━━ INPUT MATERIAL ━━

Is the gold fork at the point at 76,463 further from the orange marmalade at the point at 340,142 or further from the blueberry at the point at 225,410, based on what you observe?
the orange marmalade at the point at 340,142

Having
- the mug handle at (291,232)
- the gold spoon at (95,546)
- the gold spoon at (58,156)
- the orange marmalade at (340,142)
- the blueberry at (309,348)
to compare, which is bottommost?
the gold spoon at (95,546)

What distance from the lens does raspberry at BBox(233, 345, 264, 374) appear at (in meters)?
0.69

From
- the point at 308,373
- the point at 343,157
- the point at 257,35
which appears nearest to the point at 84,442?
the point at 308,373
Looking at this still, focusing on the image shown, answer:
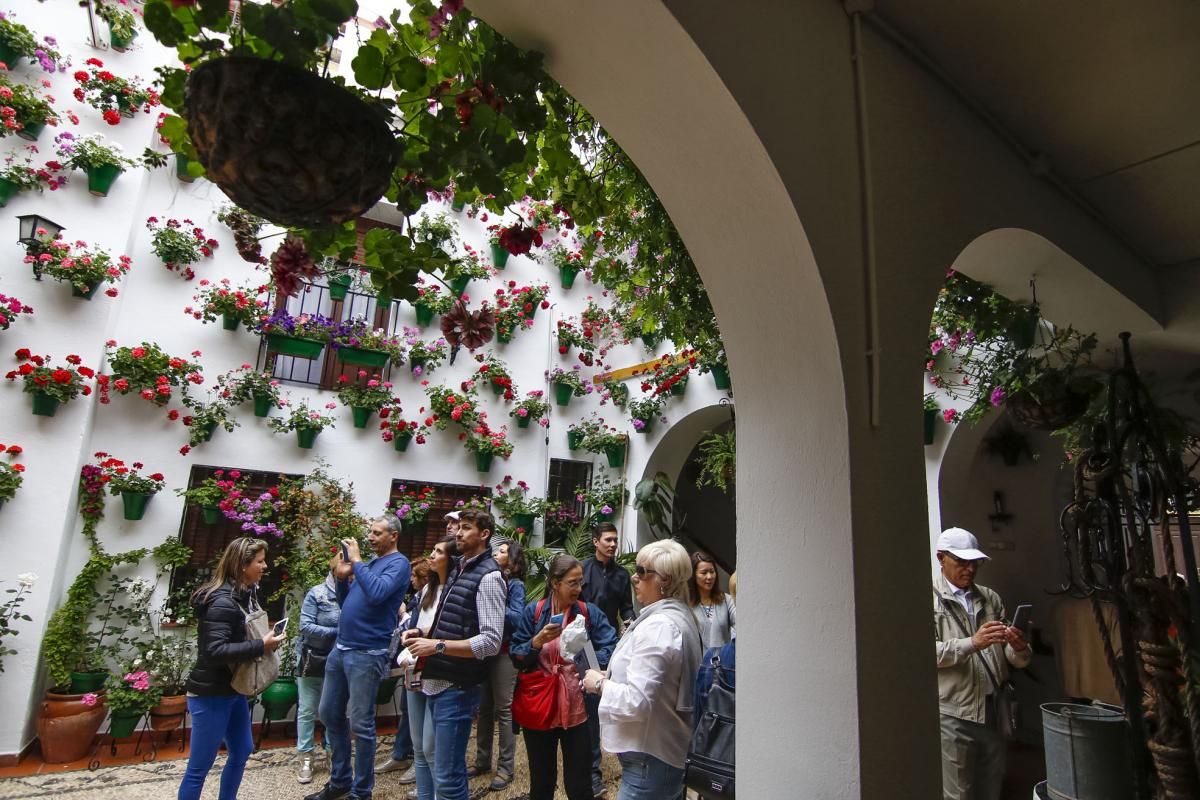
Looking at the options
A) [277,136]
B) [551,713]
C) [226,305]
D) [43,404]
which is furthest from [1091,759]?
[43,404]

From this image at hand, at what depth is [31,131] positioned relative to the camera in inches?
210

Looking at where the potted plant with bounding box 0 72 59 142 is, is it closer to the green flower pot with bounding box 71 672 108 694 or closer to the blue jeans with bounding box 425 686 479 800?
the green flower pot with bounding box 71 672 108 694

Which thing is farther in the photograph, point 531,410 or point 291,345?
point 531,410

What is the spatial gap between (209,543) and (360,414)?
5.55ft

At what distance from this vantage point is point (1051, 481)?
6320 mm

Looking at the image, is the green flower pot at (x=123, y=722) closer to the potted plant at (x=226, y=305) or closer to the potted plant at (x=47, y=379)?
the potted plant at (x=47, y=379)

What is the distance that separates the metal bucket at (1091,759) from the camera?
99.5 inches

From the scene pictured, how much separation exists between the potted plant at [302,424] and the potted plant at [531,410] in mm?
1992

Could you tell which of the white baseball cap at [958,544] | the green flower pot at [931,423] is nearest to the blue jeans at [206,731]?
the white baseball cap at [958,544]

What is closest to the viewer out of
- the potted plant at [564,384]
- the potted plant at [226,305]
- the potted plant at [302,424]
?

━━━

→ **AIM OF THE TASK**: Copy every one of the entries above word for word, leaving out the pictures.

→ **TASK OUTPUT**:
Is the gold fork at the point at 76,463 further from the orange marmalade at the point at 340,142 or further from the blueberry at the point at 225,410, based on what you observe?
the orange marmalade at the point at 340,142

Having
- the mug handle at (291,232)
- the gold spoon at (95,546)
- the gold spoon at (58,156)
- the orange marmalade at (340,142)
- the blueberry at (309,348)
to compare, which is bottommost?
the gold spoon at (95,546)

What distance from the lens does raspberry at BBox(233, 345, 264, 374) appear at (in meters)?
0.69

From
- the point at 308,373
- the point at 343,157
- the point at 257,35
which appears nearest to the point at 84,442?
the point at 308,373
Looking at this still, focusing on the image shown, answer:
Looking at the options
A) [277,136]
B) [551,713]
C) [226,305]
D) [43,404]
which is furthest from [1091,759]?
[43,404]

From this image at hand, at what depth is [31,131] positioned relative to the camera in inches?
210

Looking at where the potted plant with bounding box 0 72 59 142 is, is it closer to the green flower pot with bounding box 71 672 108 694 or closer to the blue jeans with bounding box 425 686 479 800?
the green flower pot with bounding box 71 672 108 694

Which thing is farther in the photograph, point 531,410 or point 291,345?
point 531,410

What is the spatial gap between (209,543) and (360,414)?
5.55ft

At what distance from this vantage point is point (1051, 481)?
6320 mm

Looking at the image, is the green flower pot at (x=123, y=722) closer to the potted plant at (x=226, y=305) or closer to the potted plant at (x=47, y=379)?
the potted plant at (x=47, y=379)

What is the distance that separates the metal bucket at (1091,759) from the camera?
99.5 inches

From the scene pictured, how much separation exists between the potted plant at [302,424] and the potted plant at [531,410] in mm?
1992

Could you tell which of the white baseball cap at [958,544] | the green flower pot at [931,423] is nearest to the blue jeans at [206,731]?
the white baseball cap at [958,544]

What is closest to the viewer out of
- the potted plant at [564,384]
- the potted plant at [226,305]
- the potted plant at [302,424]
?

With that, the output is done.